Postgres instance manager
CloudNativePG does not rely on an external tool for failover management. It simply relies on the Kubernetes API server and a native key component called: the Postgres instance manager.
The instance manager takes care of the entire lifecycle of the PostgreSQL
server process (also known as postmaster
).
When you create a new cluster, the operator makes a Pod per instance.
The field .spec.instances
specifies how many instances to create.
Each Pod will start the instance manager as the parent process (PID 1) for the main container, which in turn runs the PostgreSQL instance. During the lifetime of the Pod, the instance manager acts as a backend to handle the startup, liveness and readiness probes.
Startup, liveness and readiness probes
The startup and liveness probes rely on pg_isready
, while the readiness
probe checks if the database is up and able to accept connections.
Startup Probe
The .spec.startDelay
parameter specifies the delay (in seconds) before the
liveness probe activates after a PostgreSQL Pod starts. By default, this is set
to 3600
seconds. You should adjust this value based on the time PostgreSQL
requires to fully initialize in your environment.
Warning
Setting .spec.startDelay
too low can cause the liveness probe to activate
prematurely, potentially resulting in unnecessary Pod restarts if PostgreSQL
hasn’t fully initialized.
CloudNativePG configures the startup probe with the following default parameters:
failureThreshold: FAILURE_THRESHOLD
periodSeconds: 10
successThreshold: 1
timeoutSeconds: 5
Here, FAILURE_THRESHOLD
is calculated as startDelay
divided by
periodSeconds
.
If the default behavior based on startDelay
is not suitable for your use
case, you can take full control of the startup probe by specifying custom
parameters in the .spec.probes.startup
stanza. Note that defining this stanza
will override the default behavior, including the use of startDelay
.
Warning
Ensure that any custom probe settings are aligned with your cluster’s operational requirements to prevent unintended disruptions.
Info
For detailed information about probe configuration, refer to the probe API.
For example, the following configuration bypasses startDelay
entirely:
# ... snip
spec:
probes:
startup:
periodSeconds: 3
timeoutSeconds: 3
failureThreshold: 10
Liveness Probe
The liveness probe begins after the startup probe succeeds and is responsible for detecting if the PostgreSQL instance has entered a broken state that requires a restart of the pod.
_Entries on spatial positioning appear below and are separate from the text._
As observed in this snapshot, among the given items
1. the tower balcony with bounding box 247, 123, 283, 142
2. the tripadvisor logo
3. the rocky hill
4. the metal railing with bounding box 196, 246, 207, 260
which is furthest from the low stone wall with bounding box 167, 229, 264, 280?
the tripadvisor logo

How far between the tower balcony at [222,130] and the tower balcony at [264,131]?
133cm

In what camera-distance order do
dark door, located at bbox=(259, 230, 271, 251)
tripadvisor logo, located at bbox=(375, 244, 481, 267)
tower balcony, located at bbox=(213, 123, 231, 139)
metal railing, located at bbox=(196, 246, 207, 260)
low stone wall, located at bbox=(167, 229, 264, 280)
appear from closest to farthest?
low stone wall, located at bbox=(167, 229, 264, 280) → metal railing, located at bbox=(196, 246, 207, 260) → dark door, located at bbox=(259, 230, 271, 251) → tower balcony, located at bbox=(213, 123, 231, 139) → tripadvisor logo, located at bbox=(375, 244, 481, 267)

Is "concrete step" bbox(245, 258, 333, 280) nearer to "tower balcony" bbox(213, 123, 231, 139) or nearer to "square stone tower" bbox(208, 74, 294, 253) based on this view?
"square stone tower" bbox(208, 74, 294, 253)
The amount of time before a Pod is classified as not alive is configurable via
the .spec.livenessProbeTimeout
parameter.
CloudNativePG configures the liveness probe with the following default parameters:
failureThreshold: FAILURE_THRESHOLD
periodSeconds: 10
successThreshold: 1
timeoutSeconds: 5
Here, FAILURE_THRESHOLD
is calculated as livenessProbeTimeout
divided by
periodSeconds
.
By default, .spec.livenessProbeTimeout
is set to 30
seconds. This means the
liveness probe will report a failure if it detects three consecutive probe
failures, with a 10-second interval between each check.
If the default behavior using livenessProbeTimeout
does not meet your needs,
you can fully customize the liveness probe by defining parameters in the
.spec.probes.liveness
stanza. Keep in mind that specifying this stanza will
override the default behavior, including the use of livenessProbeTimeout
.
Warning
Ensure that any custom probe settings are aligned with your cluster’s operational requirements to prevent unintended disruptions.
Info
For more details on probe configuration, refer to the probe API.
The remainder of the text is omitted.